● **Aim of the exercise**:
Determine which lines of the records include the word "Aves", and copy them.
[Opening Data records section]
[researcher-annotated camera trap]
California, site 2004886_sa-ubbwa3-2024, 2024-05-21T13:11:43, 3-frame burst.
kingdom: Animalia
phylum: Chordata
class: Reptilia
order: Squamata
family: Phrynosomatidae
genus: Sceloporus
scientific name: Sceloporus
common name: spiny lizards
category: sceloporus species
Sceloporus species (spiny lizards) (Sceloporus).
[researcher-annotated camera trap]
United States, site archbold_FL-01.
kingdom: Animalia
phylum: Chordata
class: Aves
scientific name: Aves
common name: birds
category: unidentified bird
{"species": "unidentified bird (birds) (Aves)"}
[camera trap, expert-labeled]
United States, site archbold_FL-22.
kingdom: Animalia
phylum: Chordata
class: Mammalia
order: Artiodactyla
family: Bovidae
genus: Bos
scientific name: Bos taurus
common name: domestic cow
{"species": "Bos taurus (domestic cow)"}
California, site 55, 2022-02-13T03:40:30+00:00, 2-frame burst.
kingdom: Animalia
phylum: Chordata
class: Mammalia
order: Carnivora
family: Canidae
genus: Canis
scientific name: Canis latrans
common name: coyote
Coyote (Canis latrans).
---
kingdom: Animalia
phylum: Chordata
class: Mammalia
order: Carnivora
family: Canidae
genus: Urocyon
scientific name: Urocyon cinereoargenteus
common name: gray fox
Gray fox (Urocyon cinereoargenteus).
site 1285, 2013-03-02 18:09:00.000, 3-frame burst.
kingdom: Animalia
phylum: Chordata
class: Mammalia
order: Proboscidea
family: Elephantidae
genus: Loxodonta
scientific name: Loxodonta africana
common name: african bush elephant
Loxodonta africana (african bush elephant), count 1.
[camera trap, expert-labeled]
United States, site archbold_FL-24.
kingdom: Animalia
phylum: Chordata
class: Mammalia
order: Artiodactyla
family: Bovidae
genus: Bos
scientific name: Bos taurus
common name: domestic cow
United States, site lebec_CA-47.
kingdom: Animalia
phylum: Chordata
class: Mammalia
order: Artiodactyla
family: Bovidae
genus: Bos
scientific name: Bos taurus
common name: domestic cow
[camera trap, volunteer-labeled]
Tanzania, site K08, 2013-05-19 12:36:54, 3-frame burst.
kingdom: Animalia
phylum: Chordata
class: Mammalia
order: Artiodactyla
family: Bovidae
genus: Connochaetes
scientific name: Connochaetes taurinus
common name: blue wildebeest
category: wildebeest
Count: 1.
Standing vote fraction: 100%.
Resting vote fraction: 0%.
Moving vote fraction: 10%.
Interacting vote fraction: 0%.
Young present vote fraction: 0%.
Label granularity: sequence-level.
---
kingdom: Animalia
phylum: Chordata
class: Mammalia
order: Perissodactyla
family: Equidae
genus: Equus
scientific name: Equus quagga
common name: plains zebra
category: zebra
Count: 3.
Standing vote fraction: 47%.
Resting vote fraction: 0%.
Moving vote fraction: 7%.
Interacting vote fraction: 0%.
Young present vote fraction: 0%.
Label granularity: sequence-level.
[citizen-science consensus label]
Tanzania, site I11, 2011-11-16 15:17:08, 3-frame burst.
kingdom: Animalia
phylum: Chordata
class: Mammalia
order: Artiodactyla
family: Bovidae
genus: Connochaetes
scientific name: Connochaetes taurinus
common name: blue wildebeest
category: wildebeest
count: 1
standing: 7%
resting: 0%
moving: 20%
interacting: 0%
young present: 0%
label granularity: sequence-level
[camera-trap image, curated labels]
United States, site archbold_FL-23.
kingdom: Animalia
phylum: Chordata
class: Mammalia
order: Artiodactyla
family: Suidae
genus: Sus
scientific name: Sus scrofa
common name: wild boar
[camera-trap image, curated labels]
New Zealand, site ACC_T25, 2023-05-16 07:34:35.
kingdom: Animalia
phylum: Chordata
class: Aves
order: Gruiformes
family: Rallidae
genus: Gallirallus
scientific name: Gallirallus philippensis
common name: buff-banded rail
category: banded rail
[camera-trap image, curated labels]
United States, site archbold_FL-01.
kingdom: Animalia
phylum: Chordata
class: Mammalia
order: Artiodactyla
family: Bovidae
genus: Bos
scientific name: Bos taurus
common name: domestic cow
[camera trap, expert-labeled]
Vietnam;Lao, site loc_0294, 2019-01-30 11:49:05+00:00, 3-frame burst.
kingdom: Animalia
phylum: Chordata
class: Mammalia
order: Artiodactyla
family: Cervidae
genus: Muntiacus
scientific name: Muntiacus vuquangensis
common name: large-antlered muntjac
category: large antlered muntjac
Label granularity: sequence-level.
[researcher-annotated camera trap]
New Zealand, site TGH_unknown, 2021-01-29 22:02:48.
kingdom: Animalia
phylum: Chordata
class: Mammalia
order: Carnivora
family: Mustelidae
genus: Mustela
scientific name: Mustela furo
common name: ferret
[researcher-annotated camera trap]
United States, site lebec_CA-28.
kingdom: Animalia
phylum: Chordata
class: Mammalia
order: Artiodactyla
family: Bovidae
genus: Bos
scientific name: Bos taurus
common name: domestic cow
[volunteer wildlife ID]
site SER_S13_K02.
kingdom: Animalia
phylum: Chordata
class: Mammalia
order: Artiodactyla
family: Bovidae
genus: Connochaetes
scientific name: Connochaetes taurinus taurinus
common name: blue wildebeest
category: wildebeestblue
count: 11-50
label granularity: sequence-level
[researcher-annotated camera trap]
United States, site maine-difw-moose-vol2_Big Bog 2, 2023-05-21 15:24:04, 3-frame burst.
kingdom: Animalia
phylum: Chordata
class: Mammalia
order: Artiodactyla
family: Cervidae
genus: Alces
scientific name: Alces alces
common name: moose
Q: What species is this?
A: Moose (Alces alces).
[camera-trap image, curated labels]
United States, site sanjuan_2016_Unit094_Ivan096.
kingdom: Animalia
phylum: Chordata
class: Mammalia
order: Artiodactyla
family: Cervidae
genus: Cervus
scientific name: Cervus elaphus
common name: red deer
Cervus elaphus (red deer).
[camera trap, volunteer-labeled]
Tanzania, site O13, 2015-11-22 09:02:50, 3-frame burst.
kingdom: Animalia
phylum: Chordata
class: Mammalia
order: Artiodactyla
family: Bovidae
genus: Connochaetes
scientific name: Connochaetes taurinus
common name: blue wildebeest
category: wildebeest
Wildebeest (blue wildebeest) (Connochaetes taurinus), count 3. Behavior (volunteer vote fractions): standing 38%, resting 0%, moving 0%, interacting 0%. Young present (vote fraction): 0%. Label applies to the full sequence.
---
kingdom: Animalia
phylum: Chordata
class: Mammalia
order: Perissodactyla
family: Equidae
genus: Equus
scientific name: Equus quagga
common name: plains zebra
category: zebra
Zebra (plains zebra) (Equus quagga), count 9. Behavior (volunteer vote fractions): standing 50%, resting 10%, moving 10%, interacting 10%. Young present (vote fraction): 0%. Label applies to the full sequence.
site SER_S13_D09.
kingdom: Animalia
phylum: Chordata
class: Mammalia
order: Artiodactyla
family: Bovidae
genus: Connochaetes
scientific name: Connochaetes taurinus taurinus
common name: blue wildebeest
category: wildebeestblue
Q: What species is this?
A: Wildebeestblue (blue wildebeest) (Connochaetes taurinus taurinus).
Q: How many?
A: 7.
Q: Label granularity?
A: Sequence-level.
[Closing Data records section]
● **Exercise response**:
class: Aves
scientific name: Aves
{"species": "unidentified bird (birds) (Aves)"}
class: Aves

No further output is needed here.